О себе и своей семье она сообщила мне немного позже, ибо очень скоро у нее вошло в привычку каждую свободную минуту забегать ко мне в палату — дверь она оставляла полуоткрытой, и почти всегда чей-нибудь настойчивый звонок прерывал нашу беседу. Она говорила:
— Вот не терпится людям! Умирают они там, что ли?
Или:
— Ну вот! Это из семнадцатой палаты, требует клизму!
Через три дня я уже знал все о моих соседях и соседках по этажу, об их болезнях и характерах.
Однажды ночью в нашем отделении умер старик, болевший раком.

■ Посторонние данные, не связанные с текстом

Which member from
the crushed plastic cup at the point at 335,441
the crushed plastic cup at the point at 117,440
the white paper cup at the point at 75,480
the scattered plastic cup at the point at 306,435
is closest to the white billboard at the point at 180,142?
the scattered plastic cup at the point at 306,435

Меня разбудил шепот, тихие шаги в коридоре; я слышал разговоры по телефону, затем, спустя какое-то время, стук носилок о косяк двери.
Накануне мимо моей двери промелькнула фигура священника, который иногда появлялся у нас. Алиса Шавирон в эту ночь дежурила, но, когда в семь часов утра она зашла ко мне, лицо ее было свежим и улыбающимся, как обычно.
— Вы слышали?
— Да.
— Для него это лучше. Но я ужасно зла на его детей: подумать, за три недели они только раз навестили его. А ведь одна из дочерей живет в Ницце, у сына гараж в Грассе. Старик был итальянским эмигрантом, приехал сюда без гроша. Начал простым каменщиком и вот — оставил им целое состояние. Теперь, когда он умер, все небось примчатся сюда и станут лить слезы.
Она с улыбкой посмотрела на меня.
— Вы что, расстроились?
— Нет.
— На некоторых больных подобные вещи производят ужасное впечатление, поэтому, когда они случаются, мы стараемся делать всё как можно тише.
— А сейчас он где? — спросил я.
— Внизу, в подвале. Там есть специальное помещение.
— Давно вы работаете сестрой?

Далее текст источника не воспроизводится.